Her feelings were hurt by his reference to payment. Once again she might have said I don’t want you here, paid or unpaid.
She sank back on to the chair. ‘Are you wrecked?’
He pulled a crooked smile without looking at her. ‘No of course not, I’m being dramatic to attract your sympathy.’
‘You don’t look very well.’
‘Ah, but that’s easily corrected. I’ve always been a scruffy so-and-so. As I say, I need something to do and, Barbara, if that something brings me close to you that would be my whole happiness, complete.’
My whole happiness, complete. The words’ direct simplicity unmanned her. She felt the sweet sting of tears. To cry would have been a relief, to touch him …
He continued mildly, as if thinking aloud. ‘All these years I’ve thought about you, wondered how you were and how I could have been such a bloody fool as to lose you. You’ve been the one shining thing in my squalid mess of a life.’
Hearing him say this was like watching him deliberately cut himself, she couldn’t bear it.
‘Don’t say that!’
‘I’m not after your sympathy this time. I have to remind myself why you’d be entitled to send me packing. I was chancing my arm coming here, but I had to try. I had to. You’re my redemption, Barbara.’
‘That can’t—’ Her voice snagged. ‘That can’t possibly be true.’

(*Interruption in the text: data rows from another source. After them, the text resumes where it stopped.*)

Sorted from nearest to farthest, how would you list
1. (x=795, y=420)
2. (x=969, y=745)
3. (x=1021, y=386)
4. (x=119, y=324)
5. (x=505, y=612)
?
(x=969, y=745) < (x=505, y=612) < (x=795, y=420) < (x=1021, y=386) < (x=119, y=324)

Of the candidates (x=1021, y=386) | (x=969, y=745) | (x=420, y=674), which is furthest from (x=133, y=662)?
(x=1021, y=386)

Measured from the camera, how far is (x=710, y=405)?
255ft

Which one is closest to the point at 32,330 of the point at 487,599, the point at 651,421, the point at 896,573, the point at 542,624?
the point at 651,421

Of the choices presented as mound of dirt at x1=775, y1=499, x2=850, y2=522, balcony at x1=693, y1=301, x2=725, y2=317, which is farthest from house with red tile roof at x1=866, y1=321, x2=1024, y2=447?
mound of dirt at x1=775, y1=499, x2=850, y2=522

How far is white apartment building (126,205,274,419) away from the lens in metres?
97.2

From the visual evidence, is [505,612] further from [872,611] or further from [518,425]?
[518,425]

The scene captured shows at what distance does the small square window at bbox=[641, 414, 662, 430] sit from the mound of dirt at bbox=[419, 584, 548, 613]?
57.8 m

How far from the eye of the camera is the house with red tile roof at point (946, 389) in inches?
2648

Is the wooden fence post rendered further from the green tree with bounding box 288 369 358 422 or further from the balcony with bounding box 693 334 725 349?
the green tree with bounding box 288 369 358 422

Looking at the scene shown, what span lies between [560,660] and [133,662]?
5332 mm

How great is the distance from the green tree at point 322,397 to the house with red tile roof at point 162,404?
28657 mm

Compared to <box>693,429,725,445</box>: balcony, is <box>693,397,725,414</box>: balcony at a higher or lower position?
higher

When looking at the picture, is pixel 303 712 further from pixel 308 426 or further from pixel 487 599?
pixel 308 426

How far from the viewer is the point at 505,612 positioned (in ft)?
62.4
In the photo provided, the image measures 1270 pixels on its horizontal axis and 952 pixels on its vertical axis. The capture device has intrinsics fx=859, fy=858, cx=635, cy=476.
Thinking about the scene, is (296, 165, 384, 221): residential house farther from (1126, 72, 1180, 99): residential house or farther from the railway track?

‘But it is, beyond question, I know it. I’ve always known it. How could I have let my chance go like that …? Not just let it go, but sabotage it in that mean, stupid, shameful way …’ He pressed his cigarette into the ground next to the step. ‘I suppose I was afraid.’
‘Afraid? Of what?’
‘Of you.’ He tilted his head her way, without looking at her. ‘Of change, of the opportunity to be better. Take it from me, that’s frightening. If I’d won you, I’d have had to deserve you and that was going to be beyond me. So I blew it all up, didn’t I? Lit the blue touch paper and ran for cover.’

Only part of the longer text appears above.